» MATERIAL PROVIDED:

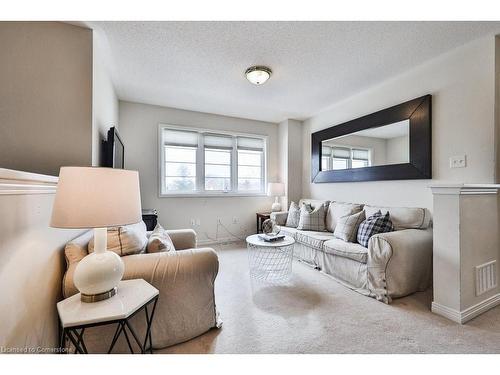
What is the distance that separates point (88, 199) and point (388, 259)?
2.34 metres

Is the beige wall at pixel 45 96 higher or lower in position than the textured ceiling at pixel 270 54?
lower

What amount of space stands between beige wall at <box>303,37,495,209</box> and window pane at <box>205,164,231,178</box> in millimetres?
2503

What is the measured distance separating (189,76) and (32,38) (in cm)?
143

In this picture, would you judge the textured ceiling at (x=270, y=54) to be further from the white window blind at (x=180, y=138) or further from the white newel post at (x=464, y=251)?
the white newel post at (x=464, y=251)

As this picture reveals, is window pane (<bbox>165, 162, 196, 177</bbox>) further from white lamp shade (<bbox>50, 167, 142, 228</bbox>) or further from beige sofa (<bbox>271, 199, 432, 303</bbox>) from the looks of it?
white lamp shade (<bbox>50, 167, 142, 228</bbox>)

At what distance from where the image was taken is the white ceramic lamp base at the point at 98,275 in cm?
108

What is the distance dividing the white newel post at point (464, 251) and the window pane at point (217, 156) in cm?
325

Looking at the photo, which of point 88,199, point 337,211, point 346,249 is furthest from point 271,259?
point 88,199

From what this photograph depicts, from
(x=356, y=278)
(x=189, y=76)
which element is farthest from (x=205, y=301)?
(x=189, y=76)

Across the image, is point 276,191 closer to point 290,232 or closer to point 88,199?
point 290,232

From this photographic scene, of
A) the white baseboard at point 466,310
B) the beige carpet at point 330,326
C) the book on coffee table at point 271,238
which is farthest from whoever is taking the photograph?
the book on coffee table at point 271,238

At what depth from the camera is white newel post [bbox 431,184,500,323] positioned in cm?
175

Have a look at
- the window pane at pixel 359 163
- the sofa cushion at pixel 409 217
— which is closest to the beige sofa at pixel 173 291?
the sofa cushion at pixel 409 217
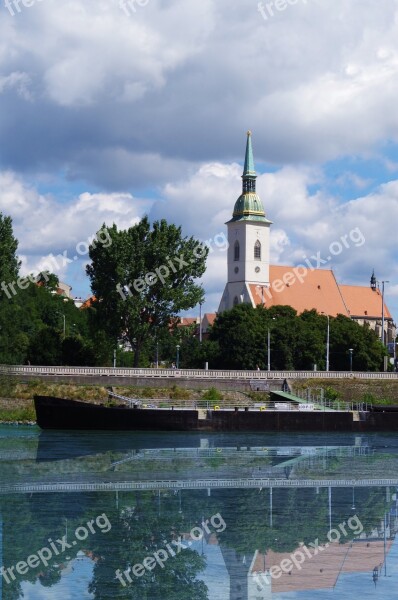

» YOUR TASK:
Give the lines above as a Markdown table with columns Row and Line text, numbering each row and skipping blank lines. Begin at the line that contains "At what depth" and stop after the last line above, and leave the pictures out.

» FINISHED TASK:
| Row | Line text |
|---|---|
| 1 | At what depth from the camera is white newel post [bbox 431,184,500,323] positioned in cm? |
| 2 | 175 |
| 3 | Have a look at |
| 4 | - the window pane at pixel 359 163 |
| 5 | - the sofa cushion at pixel 409 217 |
| 6 | — which is closest to the beige sofa at pixel 173 291? |
| 7 | the sofa cushion at pixel 409 217 |